As for the actual transgender boy going to school in the district, the “harm” suffered by other boys in the locker room was somewhat less than compelling.

Although privacy stalls were available in the bathrooms, these were insufficient to alleviate the cisgender boys’ fear of exposing themselves to Student A, because the stalls had gaps through which “partially unclothed bodies” could “inadvertently” be seen. And an available single-user bathroom was often inconvenient or was considered inferior because it lacked a shower.

As a parent of three teenagers myself, I can promise you that the last time any American kid showered after gym class was in 1988. They have about eight minutes to change and get back to math class, and anyway they’re perfectly happy to spray themselves with Axe and wallow in their own filth for hours on end.
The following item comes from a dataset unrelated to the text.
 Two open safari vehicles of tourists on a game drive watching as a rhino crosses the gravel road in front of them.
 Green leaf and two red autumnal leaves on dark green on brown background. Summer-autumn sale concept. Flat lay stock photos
But the Bigots had grievance theater to act out, and they weren’t wavering from the script. After they failed to bully the school out of adopting a plan to keep all students safe from Junior Bigot and his pals, the parents teamed up with anti-trans and anti-sex-ed groups to sue the school district, the state of Oregon, and the federal Department of Education alleging all manner of violations of their state and constitutional rights.

Plaintiffs sought an injunction forcing the district to require all students to use the bathroom corresponding to their gender as assigned at birth. But they were stymied by the district court, which dismissed the case for failure to state a legally cognizable claim. And they didn’t have any better luck yesterday at the Ninth Circuit. Womp womp!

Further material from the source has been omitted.